My college friend Melanie now lives and works in the Dominican Republic. After having her own two children in the DR she became passionate about providing women with education and information. Doctors argued for c-sections and told mothers not to breastfeed and she wants every woman to go into their birthing experience equipped with information and options. She provides prenatal education for women, mostly teens and works closely with the nonprofit organization, Midwives for the Dominican Republic, who boasts their mission to be promoting the health and well being of women and families in the DR. While I have long appreciated and followed her efforts and work on her blog and the Midwives for the Dominican Republic Facebook page, it really hit me this week.

“there are no free diapers, no blanket to wrap the baby in. no sheets on mama’s bed or a pillow to use. no chairs for visitors. no sanitary pads or protection for the bed. no pain medication. for the haitian women, there is not even a nurse or doctor who speaks their language.” {excerpt from Melanie’s blog}

Fellow mamas, can you even imagine?

Maybe it was all the downtime and sitting and thinking about just how fortunate I am and how unfair it feels but I’m inspired to do something.

Will you please join me in supporting Midwives for the Dominican Republic?

Here’s how:

1. Financially give if you are able. They are a registered nonprofit through the state of North Carolina and are currently working on their 501(c)3 status. You can give financially via paypal at parterasrd@hotmail.com

2. Donate supplies if you are able. While some supplies cost too much to ship {diapers, sanitary supplies etc} there are other things that make sense to ship. Onesies, baby hats {cotton, not knit}, baby blankets {think receiving blankets}, sheets. I am going to be putting together a shipment and if you have items you would be willing to donate please contact me as I’ll be passing on to Melanie’s family in Philly who are sending a barrel to the DR soon. {samarapostuma (at) gmail (dot) com is the best way to reach me.}

3. Like Midwives for the Dominican Republic on Facebook and share their mission.

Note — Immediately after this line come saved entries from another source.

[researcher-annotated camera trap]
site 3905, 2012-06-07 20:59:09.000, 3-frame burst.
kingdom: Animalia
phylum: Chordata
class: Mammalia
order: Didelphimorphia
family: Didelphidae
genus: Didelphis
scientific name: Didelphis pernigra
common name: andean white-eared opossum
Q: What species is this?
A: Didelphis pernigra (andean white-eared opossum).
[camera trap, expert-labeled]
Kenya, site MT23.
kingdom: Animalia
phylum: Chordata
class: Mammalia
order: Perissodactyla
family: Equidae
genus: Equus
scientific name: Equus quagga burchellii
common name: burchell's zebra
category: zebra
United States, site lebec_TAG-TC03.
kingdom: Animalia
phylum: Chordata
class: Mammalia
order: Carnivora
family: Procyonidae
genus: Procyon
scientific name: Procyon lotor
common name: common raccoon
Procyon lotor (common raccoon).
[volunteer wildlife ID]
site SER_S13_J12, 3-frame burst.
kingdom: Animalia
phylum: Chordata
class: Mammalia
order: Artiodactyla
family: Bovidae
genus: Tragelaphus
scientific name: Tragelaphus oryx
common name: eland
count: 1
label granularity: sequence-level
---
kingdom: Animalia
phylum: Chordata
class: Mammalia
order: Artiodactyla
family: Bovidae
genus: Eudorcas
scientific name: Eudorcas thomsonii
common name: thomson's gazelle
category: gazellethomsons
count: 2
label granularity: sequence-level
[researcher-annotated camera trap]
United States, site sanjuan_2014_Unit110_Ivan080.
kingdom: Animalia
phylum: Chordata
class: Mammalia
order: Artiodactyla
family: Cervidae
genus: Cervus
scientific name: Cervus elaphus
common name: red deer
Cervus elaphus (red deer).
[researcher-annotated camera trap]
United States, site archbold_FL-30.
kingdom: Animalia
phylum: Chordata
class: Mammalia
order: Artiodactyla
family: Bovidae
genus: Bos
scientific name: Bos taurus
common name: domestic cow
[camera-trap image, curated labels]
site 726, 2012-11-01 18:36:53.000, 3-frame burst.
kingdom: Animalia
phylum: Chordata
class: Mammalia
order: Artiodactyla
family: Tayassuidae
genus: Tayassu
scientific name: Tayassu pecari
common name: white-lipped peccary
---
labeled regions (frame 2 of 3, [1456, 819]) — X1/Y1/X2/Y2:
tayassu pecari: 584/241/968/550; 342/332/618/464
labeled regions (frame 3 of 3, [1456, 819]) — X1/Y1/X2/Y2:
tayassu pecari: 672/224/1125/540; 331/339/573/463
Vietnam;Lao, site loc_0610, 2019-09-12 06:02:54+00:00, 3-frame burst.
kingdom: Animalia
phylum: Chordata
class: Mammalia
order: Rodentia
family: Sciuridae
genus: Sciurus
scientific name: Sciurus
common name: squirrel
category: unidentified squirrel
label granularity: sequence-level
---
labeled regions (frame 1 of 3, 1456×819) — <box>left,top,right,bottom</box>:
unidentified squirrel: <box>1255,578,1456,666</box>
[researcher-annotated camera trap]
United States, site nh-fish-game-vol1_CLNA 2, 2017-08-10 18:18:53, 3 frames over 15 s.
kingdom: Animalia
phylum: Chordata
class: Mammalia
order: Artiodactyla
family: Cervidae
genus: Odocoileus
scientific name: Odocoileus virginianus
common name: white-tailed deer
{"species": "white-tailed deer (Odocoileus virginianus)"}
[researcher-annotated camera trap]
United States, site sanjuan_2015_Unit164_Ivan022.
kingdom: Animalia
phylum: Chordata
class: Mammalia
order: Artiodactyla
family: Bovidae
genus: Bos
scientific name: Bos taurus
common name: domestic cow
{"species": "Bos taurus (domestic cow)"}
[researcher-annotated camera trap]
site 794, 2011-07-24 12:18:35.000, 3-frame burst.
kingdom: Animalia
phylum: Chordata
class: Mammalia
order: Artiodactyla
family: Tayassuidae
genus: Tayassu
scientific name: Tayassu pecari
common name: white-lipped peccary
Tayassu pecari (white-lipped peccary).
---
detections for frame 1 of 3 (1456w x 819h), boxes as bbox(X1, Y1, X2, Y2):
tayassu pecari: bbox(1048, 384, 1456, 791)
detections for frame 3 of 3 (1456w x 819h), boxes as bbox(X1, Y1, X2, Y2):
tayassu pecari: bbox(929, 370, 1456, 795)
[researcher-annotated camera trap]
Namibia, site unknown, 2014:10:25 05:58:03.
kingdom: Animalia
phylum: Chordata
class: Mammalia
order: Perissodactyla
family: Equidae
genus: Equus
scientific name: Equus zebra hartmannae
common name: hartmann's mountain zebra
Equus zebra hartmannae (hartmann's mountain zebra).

I know that there are a lot of needs in our broken world even here in America and I know that it’s hard to know how to help or what to give or how to choose between causes, I really do and I get it. It’s overwhelming to even think about. And I understand that your passions may lie elsewhere but this week my heart was struck by all the luxuries it seems I am given simply because I was born in America.

Thanks for reading and considering helping this cause in some way, shape or form, even if that is simply liking their page and keeping their work in your heart and prayers.

Comments

  1. I’m glad that everything is okay with you and baby. Kind of crazy about the birthing suites that are being created in the hopsitals now. It’s hard to think that we are so blessed with what we have here, but then in places like the DR they have conditions like that. I will be saying prayers for that cause and their work.

  2. Thank you so much for this! Prayers and ëmotional support are so important, it’s tiring work (really, i’m exhausted!) but it’s so fulfilling when a teenage mom knows her rights when the doctor wants to cut her for no reason, and also when she knows how to plan for future pregnancies as well. Babies are such a blessing and it’s so great to feel the support from all over.